The 10th Railway Engineer Squadron, known operationally as 10 RW Squadron. The squadron was first formed during the pre-war expansion of the army in 1939 just before Second World War. The squadron was finally disbanded in 2013 following the initial Army 2020 reforms.

==History==

===Second World War===
On 3 September 1939, the squadron was formed at GHQ, Longmoor Camp. Just a little after forming, the squadron was disbanded.

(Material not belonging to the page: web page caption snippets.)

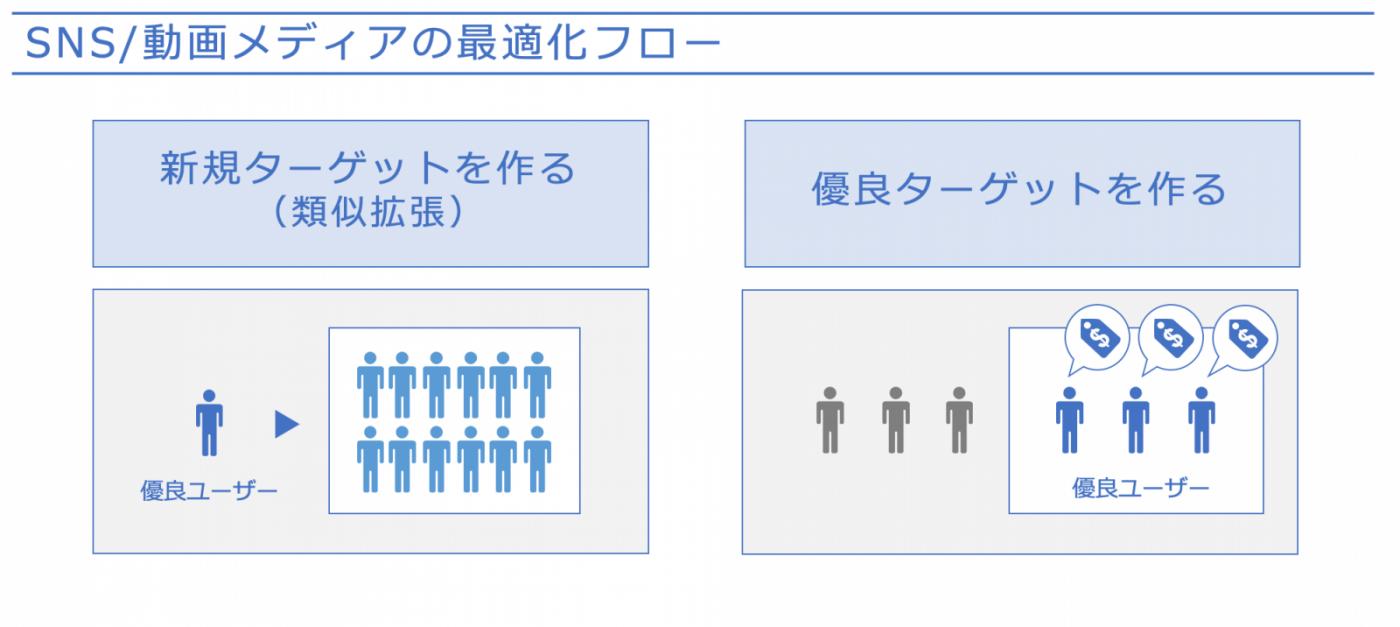 図7:2種類のターゲット作成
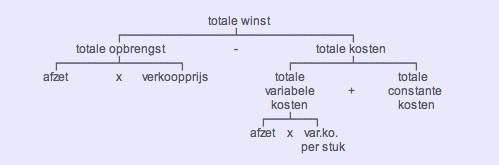 diagram van de totale winst volgens de ME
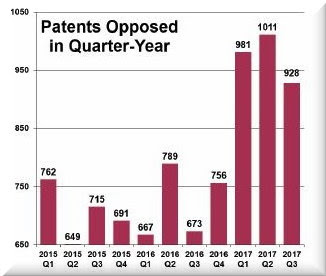 The number of European Patents (EPs) opposed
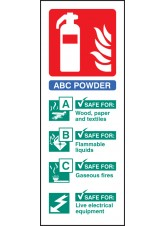 Dry Powder Identification - Quick Fix Sign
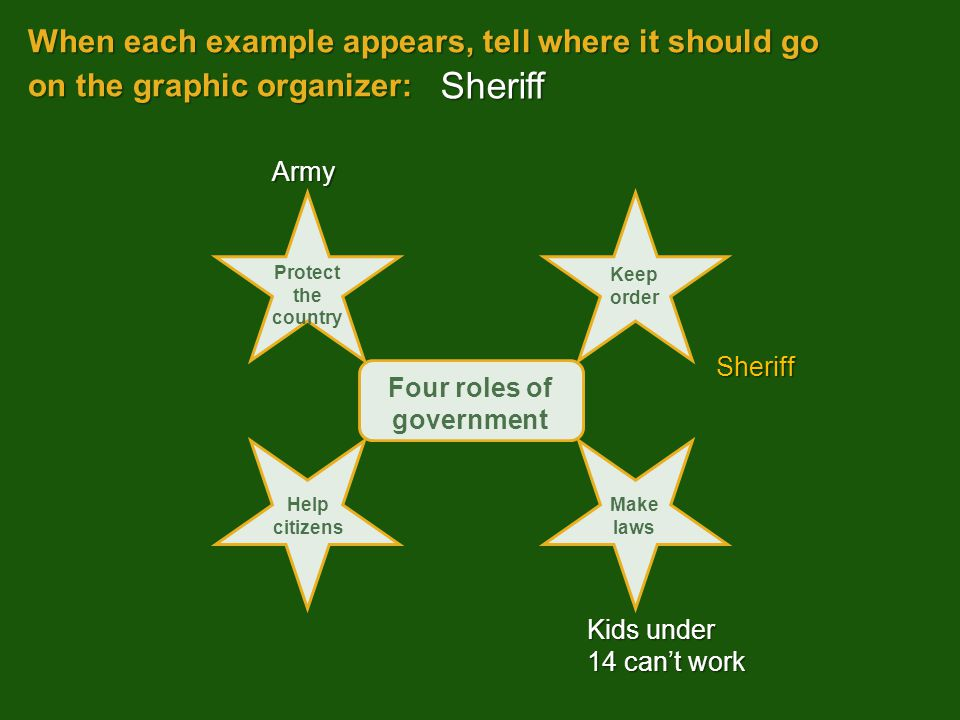 When each example appears, tell where it should go on the graphic organizer: Kids under 14 can't work Sheriff Army Sheriff Four roles of government Pr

In May 1940, the squadron was reformed in the Middle East known as 10th Railway Construction and Operations Company (10 RW Cons and Op Coy). By July the squadron was based at RAF El Daba, supporting the RAF squadrons there. While based, the squadron was tasked with supporting the RAF squadrons through railway construction and support operations. Just a little after this, the squadron was moved to Sudan after being replaced by another company. By 1943, the squadron was renamed as 10th Railway Construction Company. In October 1943, following the Invasion of Sicily and eventual movement into mainland Italy, the company was assigned to the 1212th Railway Construction Group.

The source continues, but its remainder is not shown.